TASK DESCRIPTION:
Please rewrite the data below, changing "office chair" to "desk chair" everywhere it appears and leaving everything else as it is.

>> BEGIN RECORDS SHOWN

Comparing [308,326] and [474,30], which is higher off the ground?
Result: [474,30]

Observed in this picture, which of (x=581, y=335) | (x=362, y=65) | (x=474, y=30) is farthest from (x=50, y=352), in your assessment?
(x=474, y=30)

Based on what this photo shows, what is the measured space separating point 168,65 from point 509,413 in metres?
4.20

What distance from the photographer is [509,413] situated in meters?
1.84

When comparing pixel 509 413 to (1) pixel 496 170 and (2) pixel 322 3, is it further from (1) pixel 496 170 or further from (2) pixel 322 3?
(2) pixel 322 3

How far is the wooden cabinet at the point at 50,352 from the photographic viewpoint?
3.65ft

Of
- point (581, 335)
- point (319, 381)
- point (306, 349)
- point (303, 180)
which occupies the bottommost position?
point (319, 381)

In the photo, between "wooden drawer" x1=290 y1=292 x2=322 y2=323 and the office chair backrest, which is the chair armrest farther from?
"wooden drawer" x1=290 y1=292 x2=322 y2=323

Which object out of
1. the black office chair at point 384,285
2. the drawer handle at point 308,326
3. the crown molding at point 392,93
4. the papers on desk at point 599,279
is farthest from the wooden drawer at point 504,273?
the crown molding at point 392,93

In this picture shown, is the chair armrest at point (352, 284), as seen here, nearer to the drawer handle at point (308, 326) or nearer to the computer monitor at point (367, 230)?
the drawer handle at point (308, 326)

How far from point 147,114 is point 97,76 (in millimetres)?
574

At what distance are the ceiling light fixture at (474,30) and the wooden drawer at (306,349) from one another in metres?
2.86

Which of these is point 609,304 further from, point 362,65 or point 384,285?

>> END RECORDS SHOWN

EXERCISE RESPONSE:
Comparing [308,326] and [474,30], which is higher off the ground?
Result: [474,30]

Observed in this picture, which of (x=581, y=335) | (x=362, y=65) | (x=474, y=30) is farthest from (x=50, y=352), in your assessment?
(x=474, y=30)

Based on what this photo shows, what is the measured space separating point 168,65 from point 509,413 in metres?
4.20

What distance from the photographer is [509,413] situated in meters?
1.84

When comparing pixel 509 413 to (1) pixel 496 170 and (2) pixel 322 3, is it further from (1) pixel 496 170 or further from (2) pixel 322 3?
(2) pixel 322 3

How far is the wooden cabinet at the point at 50,352 from the photographic viewpoint?
3.65ft

Of
- point (581, 335)
- point (319, 381)
- point (306, 349)
- point (303, 180)
which occupies the bottommost position?
point (319, 381)

In the photo, between "wooden drawer" x1=290 y1=292 x2=322 y2=323 and the desk chair backrest, which is the chair armrest farther from?
"wooden drawer" x1=290 y1=292 x2=322 y2=323

Which object out of
1. the black desk chair at point 384,285
2. the drawer handle at point 308,326
3. the crown molding at point 392,93
4. the papers on desk at point 599,279
is farthest from the wooden drawer at point 504,273?
the crown molding at point 392,93

In this picture shown, is the chair armrest at point (352, 284), as seen here, nearer to the drawer handle at point (308, 326) or nearer to the computer monitor at point (367, 230)?
the drawer handle at point (308, 326)

How far from point 147,114 is point 97,76 (in millimetres)?
574

At what distance are the ceiling light fixture at (474,30) and the wooden drawer at (306,349) from one another in metres?
2.86

Which of these is point 609,304 further from, point 362,65 or point 384,285?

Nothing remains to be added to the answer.